Produce an exact copy of all the records.

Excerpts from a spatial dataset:
# # # # # # #

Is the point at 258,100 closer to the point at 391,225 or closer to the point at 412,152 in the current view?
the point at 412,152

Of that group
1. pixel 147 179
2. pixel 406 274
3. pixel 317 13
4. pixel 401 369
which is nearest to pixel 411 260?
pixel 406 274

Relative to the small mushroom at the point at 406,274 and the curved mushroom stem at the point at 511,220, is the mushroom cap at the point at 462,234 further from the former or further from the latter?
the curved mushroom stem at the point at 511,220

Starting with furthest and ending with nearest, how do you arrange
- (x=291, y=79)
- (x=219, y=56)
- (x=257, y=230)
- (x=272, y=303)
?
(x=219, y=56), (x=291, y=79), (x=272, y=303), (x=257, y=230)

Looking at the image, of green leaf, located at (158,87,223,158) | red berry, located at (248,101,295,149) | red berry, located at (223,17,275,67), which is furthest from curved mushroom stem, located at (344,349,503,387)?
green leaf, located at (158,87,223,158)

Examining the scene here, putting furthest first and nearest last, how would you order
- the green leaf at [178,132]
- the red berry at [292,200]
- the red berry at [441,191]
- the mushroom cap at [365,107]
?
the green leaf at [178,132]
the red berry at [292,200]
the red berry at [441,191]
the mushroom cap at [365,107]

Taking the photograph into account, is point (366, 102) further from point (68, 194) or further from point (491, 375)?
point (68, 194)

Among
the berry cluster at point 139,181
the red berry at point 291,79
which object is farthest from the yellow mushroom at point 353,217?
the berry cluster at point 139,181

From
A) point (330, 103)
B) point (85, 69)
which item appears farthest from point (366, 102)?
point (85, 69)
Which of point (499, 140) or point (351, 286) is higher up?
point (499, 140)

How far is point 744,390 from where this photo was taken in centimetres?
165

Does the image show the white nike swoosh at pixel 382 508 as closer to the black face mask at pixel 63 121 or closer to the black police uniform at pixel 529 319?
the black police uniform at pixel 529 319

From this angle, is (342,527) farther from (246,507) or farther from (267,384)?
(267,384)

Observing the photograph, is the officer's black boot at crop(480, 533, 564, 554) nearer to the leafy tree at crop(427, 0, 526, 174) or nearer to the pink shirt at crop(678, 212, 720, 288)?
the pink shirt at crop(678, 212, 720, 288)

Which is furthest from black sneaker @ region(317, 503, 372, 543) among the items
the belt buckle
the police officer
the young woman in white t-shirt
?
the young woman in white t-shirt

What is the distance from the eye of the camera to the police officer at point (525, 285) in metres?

# # # # # # #

ANSWER TO THE EXERCISE
Is the point at 258,100 closer to the point at 391,225 or closer to the point at 412,152 in the current view?
the point at 412,152

Of that group
1. pixel 147 179
2. pixel 406 274
3. pixel 317 13
4. pixel 401 369
which is nearest to pixel 411 260?
pixel 406 274

Relative to the small mushroom at the point at 406,274 and the curved mushroom stem at the point at 511,220, is the mushroom cap at the point at 462,234 further from the former or further from the latter?
the curved mushroom stem at the point at 511,220

Starting with furthest and ending with nearest, how do you arrange
- (x=291, y=79)
- (x=219, y=56)
- (x=257, y=230)
- (x=272, y=303)
?
(x=219, y=56), (x=291, y=79), (x=272, y=303), (x=257, y=230)

Looking at the image, of green leaf, located at (158,87,223,158) | red berry, located at (248,101,295,149) | red berry, located at (223,17,275,67), which is furthest from curved mushroom stem, located at (344,349,503,387)?
green leaf, located at (158,87,223,158)

Examining the scene here, putting furthest first and nearest last, how would you order
- the green leaf at [178,132]
- the red berry at [292,200]
- the red berry at [441,191]
- the mushroom cap at [365,107]
?
the green leaf at [178,132]
the red berry at [292,200]
the red berry at [441,191]
the mushroom cap at [365,107]

Taking the photograph into account, is point (366, 102) further from point (68, 194) or further from point (491, 375)?
point (68, 194)

Among
the berry cluster at point 139,181
the red berry at point 291,79
which object is farthest from the yellow mushroom at point 353,217?
the berry cluster at point 139,181

From
A) point (330, 103)
B) point (85, 69)
which item appears farthest from point (366, 102)?
point (85, 69)
Which of point (499, 140) or point (351, 286) is higher up?
point (499, 140)

How far is point 744,390 from where this photo was taken in centimetres?
165

Does the image show the white nike swoosh at pixel 382 508 as closer to the black face mask at pixel 63 121 or closer to the black police uniform at pixel 529 319?
the black police uniform at pixel 529 319

From this angle, is (342,527) farther from (246,507) or farther from (267,384)?
(267,384)

Observing the photograph, is the officer's black boot at crop(480, 533, 564, 554) nearer to the leafy tree at crop(427, 0, 526, 174) or nearer to the pink shirt at crop(678, 212, 720, 288)?
the pink shirt at crop(678, 212, 720, 288)

Which is furthest from black sneaker @ region(317, 503, 372, 543) among the items
the belt buckle
the police officer
the young woman in white t-shirt
?
the young woman in white t-shirt

What is the distance from the eye of the camera to the police officer at point (525, 285) in metres?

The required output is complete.